E-export is the exporting products or services sold in online marketplaces abroad within the context of micro-export limits to customers with ETGB. Micro export limits are considering to the latest regulation; an export with a weight of 300 kg and a value of 15,000 euros does not require a different process. Shipments that meet limits can be declared with an Electronic Commerce Customs Declaration (ETGB).
The businesses that will execute e-exports do not have to be small, medium or large. Regardless of the size of the enterprise, micro-exports can be made. The most important thing need to know here is that real persons who do not file a tax declaration cannot make exports in the scale of micro exports. Definitely, people have to set up a sole proprietorship or any type of company.
A micro-exporter, have to provide all of the following documents:
● For one time only, Indirect Representation Authorization Certificate,
● E-export information form also known as ETGB form,
● Proforma invoice
● E-archive invoice
In addition to the export assistances provided within the scope of micro export, there are great eases brought by the ETGB. While certification and costs are reduced at customs office, micro export corporations use ETGB inquiry to follow customhouse processes. Thanks to this document, the products sold abroad are delivered to the licensed micro export cargo company without the need for the intervention of the customs consultancy.

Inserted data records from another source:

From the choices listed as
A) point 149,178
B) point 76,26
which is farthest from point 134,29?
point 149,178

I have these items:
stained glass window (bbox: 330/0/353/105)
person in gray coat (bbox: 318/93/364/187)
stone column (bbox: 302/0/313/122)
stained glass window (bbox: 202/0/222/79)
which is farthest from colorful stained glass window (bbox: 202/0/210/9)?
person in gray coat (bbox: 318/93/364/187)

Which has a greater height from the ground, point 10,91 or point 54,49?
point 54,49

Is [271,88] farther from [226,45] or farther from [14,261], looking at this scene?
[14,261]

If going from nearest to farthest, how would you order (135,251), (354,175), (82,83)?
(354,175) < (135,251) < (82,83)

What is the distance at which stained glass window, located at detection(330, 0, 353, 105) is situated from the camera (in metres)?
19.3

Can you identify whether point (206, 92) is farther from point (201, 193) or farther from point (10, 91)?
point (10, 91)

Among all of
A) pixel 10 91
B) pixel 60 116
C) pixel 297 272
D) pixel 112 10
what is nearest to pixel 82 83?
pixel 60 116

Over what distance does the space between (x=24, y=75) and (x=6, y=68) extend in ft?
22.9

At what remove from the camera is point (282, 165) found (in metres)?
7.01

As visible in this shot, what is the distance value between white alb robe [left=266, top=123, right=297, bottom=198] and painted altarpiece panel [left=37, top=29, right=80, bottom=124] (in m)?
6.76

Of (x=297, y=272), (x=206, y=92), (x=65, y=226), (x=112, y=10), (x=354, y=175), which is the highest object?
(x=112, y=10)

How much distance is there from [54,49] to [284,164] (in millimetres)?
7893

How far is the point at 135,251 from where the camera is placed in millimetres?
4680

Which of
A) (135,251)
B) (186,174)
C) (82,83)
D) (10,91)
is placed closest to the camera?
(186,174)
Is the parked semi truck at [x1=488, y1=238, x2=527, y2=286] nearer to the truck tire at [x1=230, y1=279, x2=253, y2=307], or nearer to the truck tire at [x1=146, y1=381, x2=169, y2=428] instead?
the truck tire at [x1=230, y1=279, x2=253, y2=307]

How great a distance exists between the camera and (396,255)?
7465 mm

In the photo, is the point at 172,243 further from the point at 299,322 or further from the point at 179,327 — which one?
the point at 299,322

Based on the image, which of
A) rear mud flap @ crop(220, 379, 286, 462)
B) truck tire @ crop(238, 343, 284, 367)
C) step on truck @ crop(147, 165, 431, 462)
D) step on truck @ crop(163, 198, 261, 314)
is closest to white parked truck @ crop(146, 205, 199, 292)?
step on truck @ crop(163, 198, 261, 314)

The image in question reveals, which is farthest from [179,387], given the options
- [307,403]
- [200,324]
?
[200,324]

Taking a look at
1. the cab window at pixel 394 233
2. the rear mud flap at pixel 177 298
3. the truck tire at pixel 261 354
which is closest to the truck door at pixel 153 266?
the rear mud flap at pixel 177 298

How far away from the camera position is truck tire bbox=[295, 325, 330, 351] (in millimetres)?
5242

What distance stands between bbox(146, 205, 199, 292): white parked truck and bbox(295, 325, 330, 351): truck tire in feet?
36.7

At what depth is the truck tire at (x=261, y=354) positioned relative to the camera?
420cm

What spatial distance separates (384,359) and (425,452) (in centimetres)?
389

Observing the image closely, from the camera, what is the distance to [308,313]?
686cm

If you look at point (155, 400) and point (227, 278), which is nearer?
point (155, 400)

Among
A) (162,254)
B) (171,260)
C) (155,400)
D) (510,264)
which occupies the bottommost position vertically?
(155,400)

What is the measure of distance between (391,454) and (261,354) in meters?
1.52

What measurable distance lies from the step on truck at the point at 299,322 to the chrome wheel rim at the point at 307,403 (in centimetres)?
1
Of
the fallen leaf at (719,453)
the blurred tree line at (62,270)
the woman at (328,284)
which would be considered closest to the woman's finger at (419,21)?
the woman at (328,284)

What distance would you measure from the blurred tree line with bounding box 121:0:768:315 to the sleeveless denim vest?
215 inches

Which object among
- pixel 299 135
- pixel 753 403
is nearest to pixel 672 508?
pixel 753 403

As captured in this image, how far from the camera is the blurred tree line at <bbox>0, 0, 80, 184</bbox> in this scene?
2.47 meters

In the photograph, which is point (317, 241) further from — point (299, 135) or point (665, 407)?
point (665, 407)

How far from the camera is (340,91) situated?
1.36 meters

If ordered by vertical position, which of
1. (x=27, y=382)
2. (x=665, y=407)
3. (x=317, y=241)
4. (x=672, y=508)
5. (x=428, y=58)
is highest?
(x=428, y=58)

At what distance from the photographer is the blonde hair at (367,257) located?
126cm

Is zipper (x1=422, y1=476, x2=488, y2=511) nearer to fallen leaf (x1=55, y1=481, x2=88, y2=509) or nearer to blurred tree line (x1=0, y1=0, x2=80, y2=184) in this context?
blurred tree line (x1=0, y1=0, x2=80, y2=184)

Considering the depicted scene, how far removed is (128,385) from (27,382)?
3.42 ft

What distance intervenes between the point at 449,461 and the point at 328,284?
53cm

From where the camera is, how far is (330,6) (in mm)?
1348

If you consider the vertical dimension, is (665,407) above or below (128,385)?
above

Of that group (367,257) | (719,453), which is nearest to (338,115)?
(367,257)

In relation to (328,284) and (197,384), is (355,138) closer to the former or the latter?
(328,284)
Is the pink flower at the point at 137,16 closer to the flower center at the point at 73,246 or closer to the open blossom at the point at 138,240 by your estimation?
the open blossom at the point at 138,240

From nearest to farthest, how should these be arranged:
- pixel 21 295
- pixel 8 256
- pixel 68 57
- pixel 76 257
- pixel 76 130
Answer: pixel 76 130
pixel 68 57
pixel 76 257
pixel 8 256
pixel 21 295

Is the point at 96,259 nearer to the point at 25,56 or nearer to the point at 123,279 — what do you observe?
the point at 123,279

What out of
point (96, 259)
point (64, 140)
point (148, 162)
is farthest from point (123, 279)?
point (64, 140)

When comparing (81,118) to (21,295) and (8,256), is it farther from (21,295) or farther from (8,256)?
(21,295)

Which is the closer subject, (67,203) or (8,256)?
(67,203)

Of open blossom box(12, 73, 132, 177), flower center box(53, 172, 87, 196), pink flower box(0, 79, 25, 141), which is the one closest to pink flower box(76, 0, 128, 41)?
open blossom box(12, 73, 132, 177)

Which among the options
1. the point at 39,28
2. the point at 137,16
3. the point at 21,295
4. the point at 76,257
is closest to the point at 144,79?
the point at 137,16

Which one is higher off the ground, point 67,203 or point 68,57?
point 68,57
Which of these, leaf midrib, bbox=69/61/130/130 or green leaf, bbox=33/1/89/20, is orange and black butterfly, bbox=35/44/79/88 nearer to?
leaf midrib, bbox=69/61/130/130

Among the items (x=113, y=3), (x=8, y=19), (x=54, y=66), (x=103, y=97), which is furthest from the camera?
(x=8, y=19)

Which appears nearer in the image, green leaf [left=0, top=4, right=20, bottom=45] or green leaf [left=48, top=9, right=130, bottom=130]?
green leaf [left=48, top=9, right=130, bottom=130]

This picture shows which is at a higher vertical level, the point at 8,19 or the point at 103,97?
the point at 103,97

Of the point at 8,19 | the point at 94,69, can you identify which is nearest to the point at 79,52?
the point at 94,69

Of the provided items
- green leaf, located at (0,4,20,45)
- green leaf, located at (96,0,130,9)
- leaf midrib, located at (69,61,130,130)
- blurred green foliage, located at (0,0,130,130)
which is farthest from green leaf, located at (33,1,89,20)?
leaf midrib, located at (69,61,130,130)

This brings the following advantages:
● You can get a VAT refund.
● You do not need to register with the Exporters’ Associations.
● There is no warehouse exit fee.
● You don’t need a notarized power of attorney.
● Institutions have the opportunity to ship on weekends.
● File and paper costs are minimized
● The speed and simplified of shipping the products, attracting customers to the corporations, causes a positive increase in the permanent buyer group.
The difference between micro export and traditional export is the scale. For Micro export, weight limit is 300 kgs and value limit is 15,000 EUR, but for traditional exports there are no limits. In addition, traditional exports also involve much more complex procedures and much higher initial costs.
It will be depend how much will you have to pay for shipping. The shipping fee is calculated from the weight of the shipment and the country you are going to work. It also depends on the logistic company as some are more costly than the others.